Will I get sick pay?

If you need time off work due to an accident at work, you may only have the right to Statutory Sick Pay (SSP) if you are employed by the company directly. Your employer may agree to pay you fully but this will depend on your contract and may be at the discretion of your employer. It is therefore ideal to check with your employer to clarify this and ensure you obtain sick notes from your GP to support your time off work.

If you work through an agency, your employer may not pay you for your time off work. Again, you may need to check with the agency and the company you are placed at to ensure you are aware of their policy. However, you should still be entitled to Statutory Sick Pay.

If you have a loss of earnings claim, this can be included as part of your claim if it is supported by the medical evidence. You will have to provide copies of your wage slips for 13 weeks pre-accident and your wage slips following the accident so we are able to calculate the losses.

If you have to take time off work, you could be eligible to be paid by your employers in full or by claiming SSP or Statutory Sick Pay. In order to claim SSP you have to:

  • Have done some work for your employer.
  • Been off work for over four full days in a row.
  • Earn on average £118 per week.

If your injury is very severe you may also be entitled to Industrial Injuries Disablement benefits. Details of this can be found here.

If you are not sure what kind of benefits you are entitled to claim, a charity we work with – Turn2Us – can provide further information and support to you.

Please note: Any benefits which are claimed for as a result of your accident must be offset against any successful loss of earnings claim or care claim depending on the type of benefits.

The Defendant will register the claim with the Department of Work and Pensions who will provide us with this information.
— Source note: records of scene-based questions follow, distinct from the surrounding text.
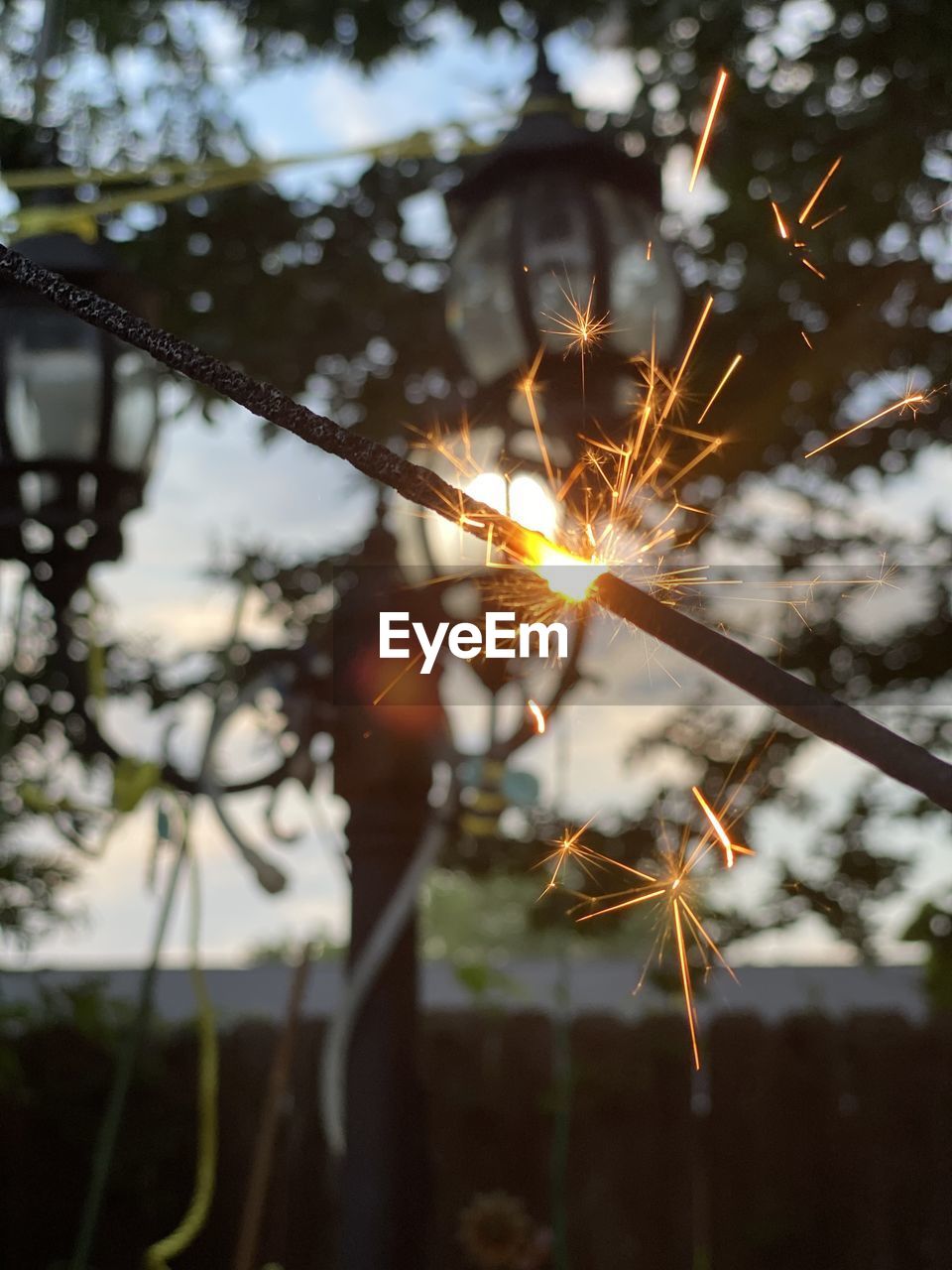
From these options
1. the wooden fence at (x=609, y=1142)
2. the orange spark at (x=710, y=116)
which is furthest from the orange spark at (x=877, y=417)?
the wooden fence at (x=609, y=1142)

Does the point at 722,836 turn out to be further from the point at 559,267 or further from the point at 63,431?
the point at 63,431

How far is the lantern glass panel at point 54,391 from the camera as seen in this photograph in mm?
3826

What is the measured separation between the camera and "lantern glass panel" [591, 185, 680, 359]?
3508 mm

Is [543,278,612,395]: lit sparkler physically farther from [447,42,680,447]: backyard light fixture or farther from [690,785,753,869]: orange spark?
[690,785,753,869]: orange spark

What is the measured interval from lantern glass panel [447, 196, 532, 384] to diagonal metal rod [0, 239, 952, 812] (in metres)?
2.34

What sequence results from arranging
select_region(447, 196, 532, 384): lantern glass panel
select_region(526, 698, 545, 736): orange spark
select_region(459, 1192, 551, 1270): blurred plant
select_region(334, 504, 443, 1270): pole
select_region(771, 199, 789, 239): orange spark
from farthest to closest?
1. select_region(459, 1192, 551, 1270): blurred plant
2. select_region(771, 199, 789, 239): orange spark
3. select_region(447, 196, 532, 384): lantern glass panel
4. select_region(334, 504, 443, 1270): pole
5. select_region(526, 698, 545, 736): orange spark

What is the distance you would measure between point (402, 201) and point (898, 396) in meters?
2.49

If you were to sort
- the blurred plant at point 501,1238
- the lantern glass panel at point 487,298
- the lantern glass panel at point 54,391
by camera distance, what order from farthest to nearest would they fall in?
the blurred plant at point 501,1238
the lantern glass panel at point 54,391
the lantern glass panel at point 487,298

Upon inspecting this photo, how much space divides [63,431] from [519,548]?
117 inches

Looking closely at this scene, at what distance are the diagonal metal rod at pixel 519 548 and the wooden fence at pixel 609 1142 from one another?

If you have not claimed for any benefits, this should not affect you.

How do I make an employers’ liability claim?

We hope the above information is useful to you. If you would like to bring a claim following an accident at work, call Oakwood Solicitors to speak to a legally qualified solicitor or paralegal, who can give you free advice on whether you are eligible to make a claim.

You would have to bring a claim within three years from the date of your accident, but we would advise that you bring a claim as soon as possible to pursue the matter. We are of the belief that it is better to get peace of mind by checking if you have a claim, rather than letting the time run out and never knowing.


“I have suffered from an accident at work, but I stopped working at the company a while ago? Can I still make a claim?”

It does not matter that you no longer work for the company or may be retired as the claim will be against their Employers Liability insurance. If you have started a claim and stopped working with the company, this would also not affect your claim but we would advise that you obtain any supportive evidence from your employer before you leave.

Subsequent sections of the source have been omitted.